Spatial reasoning question data:
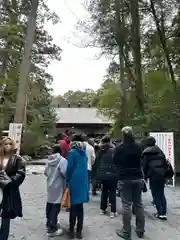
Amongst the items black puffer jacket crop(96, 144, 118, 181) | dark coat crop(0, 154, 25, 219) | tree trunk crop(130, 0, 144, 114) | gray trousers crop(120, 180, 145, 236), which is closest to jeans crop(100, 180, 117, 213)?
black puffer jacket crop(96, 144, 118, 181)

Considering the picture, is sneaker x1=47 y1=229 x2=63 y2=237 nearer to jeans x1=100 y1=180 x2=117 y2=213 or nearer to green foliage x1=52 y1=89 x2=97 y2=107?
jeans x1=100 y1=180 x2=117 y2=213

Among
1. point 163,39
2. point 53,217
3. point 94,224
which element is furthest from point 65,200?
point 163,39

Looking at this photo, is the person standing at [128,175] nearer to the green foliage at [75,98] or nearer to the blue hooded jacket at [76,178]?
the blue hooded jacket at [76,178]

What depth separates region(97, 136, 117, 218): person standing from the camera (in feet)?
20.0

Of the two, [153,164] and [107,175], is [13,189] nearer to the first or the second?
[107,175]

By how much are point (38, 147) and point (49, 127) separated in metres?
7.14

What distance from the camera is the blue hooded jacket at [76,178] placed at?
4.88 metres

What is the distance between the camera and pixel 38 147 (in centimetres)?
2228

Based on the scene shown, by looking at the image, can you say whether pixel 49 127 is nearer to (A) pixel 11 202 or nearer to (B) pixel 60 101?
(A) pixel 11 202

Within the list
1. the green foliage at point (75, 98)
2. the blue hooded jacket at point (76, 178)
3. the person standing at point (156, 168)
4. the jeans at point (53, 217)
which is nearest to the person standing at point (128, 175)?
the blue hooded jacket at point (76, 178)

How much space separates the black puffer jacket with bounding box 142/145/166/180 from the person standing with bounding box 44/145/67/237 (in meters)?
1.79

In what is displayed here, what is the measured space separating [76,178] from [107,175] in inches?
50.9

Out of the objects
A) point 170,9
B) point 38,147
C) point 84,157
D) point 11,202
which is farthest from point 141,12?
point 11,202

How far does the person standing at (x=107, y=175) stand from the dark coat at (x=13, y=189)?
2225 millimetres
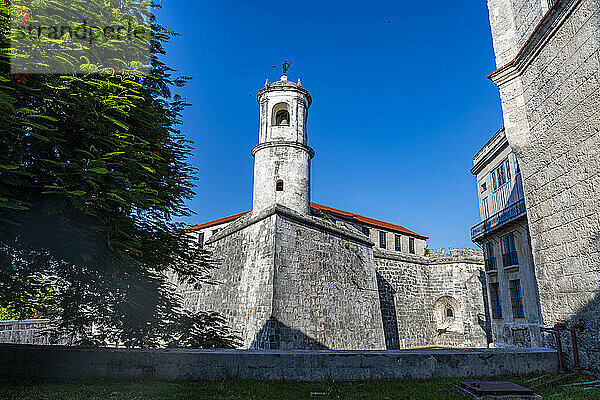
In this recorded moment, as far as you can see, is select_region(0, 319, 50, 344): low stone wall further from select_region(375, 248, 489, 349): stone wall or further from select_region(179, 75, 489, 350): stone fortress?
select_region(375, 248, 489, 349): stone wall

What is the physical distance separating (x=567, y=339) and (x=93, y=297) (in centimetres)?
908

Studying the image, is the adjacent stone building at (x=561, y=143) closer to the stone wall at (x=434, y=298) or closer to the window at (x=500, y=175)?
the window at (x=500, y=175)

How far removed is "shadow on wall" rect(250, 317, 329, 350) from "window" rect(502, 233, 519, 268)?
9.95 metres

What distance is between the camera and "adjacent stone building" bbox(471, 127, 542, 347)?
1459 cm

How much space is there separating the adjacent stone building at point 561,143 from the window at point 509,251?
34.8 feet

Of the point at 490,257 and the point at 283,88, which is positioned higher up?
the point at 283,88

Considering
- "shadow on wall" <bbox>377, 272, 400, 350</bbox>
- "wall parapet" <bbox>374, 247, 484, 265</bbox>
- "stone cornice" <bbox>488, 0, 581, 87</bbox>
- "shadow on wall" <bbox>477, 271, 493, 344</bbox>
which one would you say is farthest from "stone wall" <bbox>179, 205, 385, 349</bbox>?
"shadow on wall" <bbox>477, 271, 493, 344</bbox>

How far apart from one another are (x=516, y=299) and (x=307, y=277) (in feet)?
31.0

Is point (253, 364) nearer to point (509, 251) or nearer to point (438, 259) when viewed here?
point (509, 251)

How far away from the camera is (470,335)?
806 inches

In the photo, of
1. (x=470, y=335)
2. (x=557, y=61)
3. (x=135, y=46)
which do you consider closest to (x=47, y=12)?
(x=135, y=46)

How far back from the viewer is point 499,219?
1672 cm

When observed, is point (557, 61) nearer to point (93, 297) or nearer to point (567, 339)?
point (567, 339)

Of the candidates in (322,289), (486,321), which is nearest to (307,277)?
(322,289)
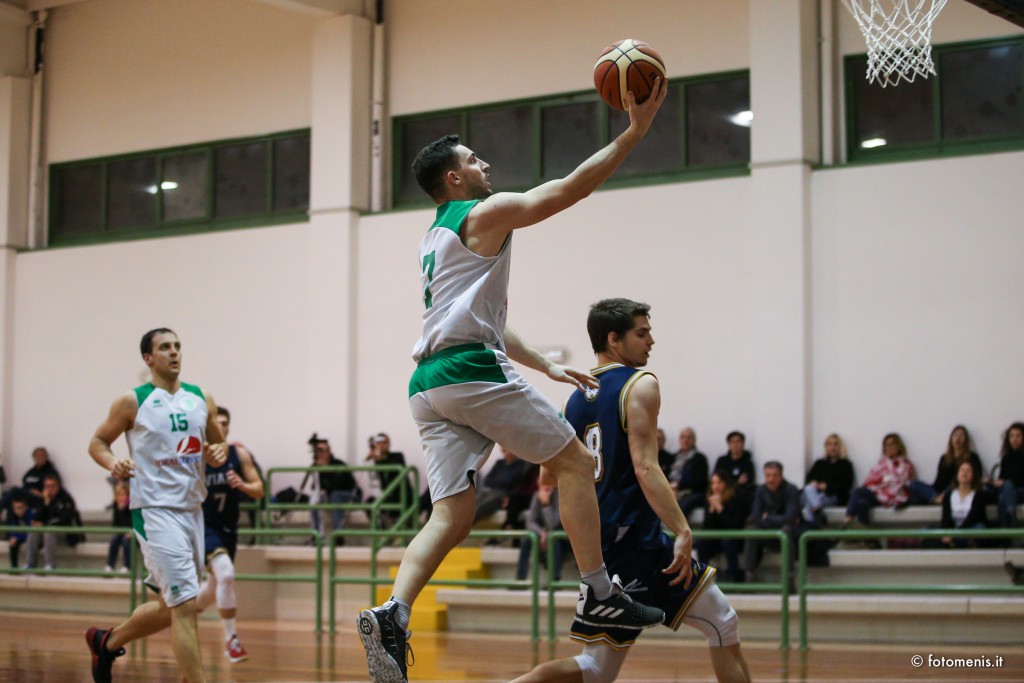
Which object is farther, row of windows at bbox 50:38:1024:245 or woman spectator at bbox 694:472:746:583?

*Set exercise:*
Copy only this, please: the line with "What is the physical" and every line after it through the end of the data, with no pictures.

*Worked solution:*
What is the physical distance separating (x=567, y=339) and (x=93, y=297) (in centimetres)?
908

Studying the image, is the adjacent stone building at (x=561, y=143) closer to the stone wall at (x=434, y=298) or closer to the window at (x=500, y=175)?
the window at (x=500, y=175)

How far removed is "shadow on wall" rect(250, 317, 329, 350) from "window" rect(502, 233, 519, 268)?
9.95 metres

What distance is between the camera and "adjacent stone building" bbox(471, 127, 542, 347)?
1459 cm

How much space is there separating the adjacent stone building at point 561,143 from the window at point 509,251?
34.8 feet

Of the point at 490,257 and the point at 283,88, which is positioned higher up?
the point at 283,88

Considering
- "shadow on wall" <bbox>377, 272, 400, 350</bbox>
- "wall parapet" <bbox>374, 247, 484, 265</bbox>
- "stone cornice" <bbox>488, 0, 581, 87</bbox>
- "shadow on wall" <bbox>477, 271, 493, 344</bbox>
which one would you say is farthest from "stone wall" <bbox>179, 205, 385, 349</bbox>?
"shadow on wall" <bbox>477, 271, 493, 344</bbox>

How far apart from one another are (x=516, y=299) and (x=307, y=277) (in feet)?
31.0

Is point (253, 364) nearer to point (509, 251) or nearer to point (438, 259) when viewed here?
point (509, 251)

How far away from the camera is (470,335)?
806 inches

In the photo, of
1. (x=470, y=335)
2. (x=557, y=61)
3. (x=135, y=46)
which do you consider closest to (x=47, y=12)?
(x=135, y=46)

How far back from the viewer is point 499,219?
1672 cm

When observed, is point (557, 61) nearer to point (93, 297) or nearer to point (567, 339)?
point (567, 339)

Of the candidates in (322,289), (486,321), which is nearest to (307,277)?
(322,289)
Which object is farther, row of windows at bbox 50:38:1024:245 or woman spectator at bbox 694:472:746:583?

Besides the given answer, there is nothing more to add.